Las Vegas in 16 Parts
Where God intended a modest oasis, white Americans piped in enough water to build a stage upon which they could perform their shamelessness in exchange for sacrificial fortunes. The desperation of Las Vegas and its visitors has never been better documented than in Argentine filmmaker Luciano Piazza's horrifying film Las Vegas in 16 Parts (2015), showing tonight at Anthology Film Archives as part of their "City Symphony" series. Piazza's brute-force document wades through the depths of fear and loathing by systematically presenting sin city's prized offerings.
Less a symphony than a drone, Piazza organizes the film into 16 discrete chapters, each centered on a Vegas fixture such as Elvis, billboards or guns. Within each part, similar shots are offered in sequence, such as a procession of various couples marrying in cheap chapels, karaoke singers sweating out a good time and a trade show's shiny metal wares. The single-take snippets are offered without commentary, and only a few make more than one appearance, so that by the end of its 53 minutes Las Vegas in 16 Parts has, with little intervention or no commentary, accumulated a damning profile of the place in which all the worst aspects of American life are packaged and sold as participatory spectacle. Case in point: a male stripper dressed as a police officer instructs an audience member to "assume the position" (bent over, feet apart) for a "full cavity search" while a screen projects Nightly News footage of local cops making arrests. The horror.

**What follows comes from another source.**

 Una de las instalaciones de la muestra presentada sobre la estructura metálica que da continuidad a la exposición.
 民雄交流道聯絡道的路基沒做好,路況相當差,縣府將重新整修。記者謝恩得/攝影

The most haunting image, an impressive designation in a film that includes nuclear test footage, features the Bellagio resort's famed water show. As ominous music groans on the soundtrack, over 1,000 nozzles spurt giant fingers of water upward like evil prayers, coalescing into a gray wall that obscures concave architectural monstrosity behind it. Against the void a bird appears, furiously beating its wings to escape the inverted deluge. The metaphorical possibilities are endless, but the sheer enormity of the display and its abuse of scarce resources require no elaboration.